Monday, November 09, 2009

Diary Of A Central South Dakota Farm Woman - Sunday, September 29, 1929

Diary Of A Central South Dakota Farm Woman

Will left this morning for a brief trip to the western part of the state. I asked Jean to come out for dinner with us, but she decided she preferred staying at home and resting. I had an easy time o£ it myself as the remains of yesterday's luncheon were ample for our dinner today.

Dan worked on the shed all forenoon and I helped him get up some of the roof rafters. It has been a beautiful fall day and it was nice to be out in the sunshine.
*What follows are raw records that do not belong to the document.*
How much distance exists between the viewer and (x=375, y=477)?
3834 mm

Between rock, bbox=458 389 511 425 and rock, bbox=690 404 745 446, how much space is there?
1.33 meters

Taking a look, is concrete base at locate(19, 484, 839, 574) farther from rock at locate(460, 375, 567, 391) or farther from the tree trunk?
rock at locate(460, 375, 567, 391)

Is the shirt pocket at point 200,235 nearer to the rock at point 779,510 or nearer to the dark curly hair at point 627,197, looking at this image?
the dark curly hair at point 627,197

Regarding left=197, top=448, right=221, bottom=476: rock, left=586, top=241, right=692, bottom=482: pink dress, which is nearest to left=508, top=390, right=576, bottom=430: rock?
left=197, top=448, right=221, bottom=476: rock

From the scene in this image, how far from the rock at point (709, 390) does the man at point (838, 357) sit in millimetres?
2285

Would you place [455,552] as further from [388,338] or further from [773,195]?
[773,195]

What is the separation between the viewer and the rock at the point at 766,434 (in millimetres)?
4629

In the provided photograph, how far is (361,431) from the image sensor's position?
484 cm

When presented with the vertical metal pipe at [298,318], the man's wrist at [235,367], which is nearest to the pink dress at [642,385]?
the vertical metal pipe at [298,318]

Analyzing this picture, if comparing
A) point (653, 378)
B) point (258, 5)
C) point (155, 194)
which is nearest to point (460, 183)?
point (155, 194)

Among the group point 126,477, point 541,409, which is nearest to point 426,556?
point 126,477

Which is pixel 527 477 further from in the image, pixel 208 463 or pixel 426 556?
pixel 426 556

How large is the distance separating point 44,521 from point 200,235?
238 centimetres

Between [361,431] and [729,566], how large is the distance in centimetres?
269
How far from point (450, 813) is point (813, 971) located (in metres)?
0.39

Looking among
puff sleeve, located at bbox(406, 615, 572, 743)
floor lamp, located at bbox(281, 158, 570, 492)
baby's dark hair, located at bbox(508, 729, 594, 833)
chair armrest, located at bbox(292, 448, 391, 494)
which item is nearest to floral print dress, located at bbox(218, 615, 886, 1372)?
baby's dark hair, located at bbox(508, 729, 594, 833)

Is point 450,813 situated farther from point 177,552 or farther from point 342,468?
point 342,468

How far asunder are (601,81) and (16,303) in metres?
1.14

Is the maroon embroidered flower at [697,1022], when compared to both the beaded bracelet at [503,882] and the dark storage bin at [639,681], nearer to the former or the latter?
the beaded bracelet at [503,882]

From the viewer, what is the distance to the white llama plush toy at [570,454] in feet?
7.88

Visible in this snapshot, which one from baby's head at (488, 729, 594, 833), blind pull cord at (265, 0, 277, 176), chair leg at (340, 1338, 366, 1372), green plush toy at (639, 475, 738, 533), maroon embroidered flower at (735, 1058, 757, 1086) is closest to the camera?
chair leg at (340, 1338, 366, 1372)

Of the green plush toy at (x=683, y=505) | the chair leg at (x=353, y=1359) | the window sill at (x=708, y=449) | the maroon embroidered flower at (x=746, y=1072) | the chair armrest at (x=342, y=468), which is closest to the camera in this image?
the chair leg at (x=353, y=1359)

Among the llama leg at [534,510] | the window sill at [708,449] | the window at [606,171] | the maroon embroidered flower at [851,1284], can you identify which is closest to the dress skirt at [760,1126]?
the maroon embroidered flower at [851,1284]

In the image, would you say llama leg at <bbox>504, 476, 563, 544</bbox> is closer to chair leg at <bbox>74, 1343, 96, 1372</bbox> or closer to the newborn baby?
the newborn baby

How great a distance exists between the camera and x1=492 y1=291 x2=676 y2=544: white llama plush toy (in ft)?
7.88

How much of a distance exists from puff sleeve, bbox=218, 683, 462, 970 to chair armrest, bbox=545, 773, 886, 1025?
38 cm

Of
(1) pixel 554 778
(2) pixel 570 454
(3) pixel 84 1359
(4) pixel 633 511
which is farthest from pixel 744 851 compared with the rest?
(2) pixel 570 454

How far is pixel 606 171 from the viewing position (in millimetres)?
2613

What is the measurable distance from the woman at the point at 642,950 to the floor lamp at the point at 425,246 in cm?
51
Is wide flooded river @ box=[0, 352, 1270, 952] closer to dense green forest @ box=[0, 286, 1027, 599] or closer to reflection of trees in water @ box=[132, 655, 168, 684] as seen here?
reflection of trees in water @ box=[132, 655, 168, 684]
Some friends called in the afternoon and we visited with them until chore time. Just as we started milking the man came to arrange about setting up the windmill. He will come to work on it Tuesday, so I hope our hand pumping days are about over. The engine has continued on its good behavior however. '"Twas ever thus!" Probably if the windmill hadn't been ordered, the engine would have been on a strike most of the time. Inanimate things are about as "contrary" as animate.

Some of my spring chicks have been showing signs of cold lately, so I decided I'd better clean and spray all the houses today. The washing had to be done first but as soon as that was on the line, I armed myself with broom, pitchfork and spray gun, and set out to wage war on the roup germs. Tonight I feel quite as if I'd been in some kind of a fight! I shut the east coop off and am using it as headquarters for all sneezers, and have instructed Dan if he hears any bird coughing or sniffling, he is to capture it and shut it up, so I hope to cut short any serious outbreak.

Dan went out to dig potatoes this afternoon. He did his corn picking before dinner. About 4:30 a brisk shower came up and it rained until we were through milking. Mother and I are due in town for a party tomorrow - hope it doesn't get too sloppy.


A glorious day. Everything looked so pretty in the sunshine for the grass is greener now than it has been all summer and the trees are all bright yellows and reds. Last year at this time, mother and I were in Denver making trips to the mountains and reveling in scenery and gorgeous coloring. She would like me to go with her again this year, but I tell her I can't indulge in such dissipations every year, much as I would enjoy it.

Our windmill expert didn't show up this morning - got here about the middle of the afternoon and when mother and I got back from town, he and Dan were busy putting the tower together.

I got the ironing out of the way this forenoon and found time for a little mending too. I wish all this month would be as beautiful as the beginning. Already we're beginning to hear prophecies of "the worst winter in years." But I suppose there is no use crossing the bridge until we come to it. If one had heaps of feed for the stock it wouldn't be so bad, but when haystacks are few and there is a shortage of everything else, one hopes for an open winter.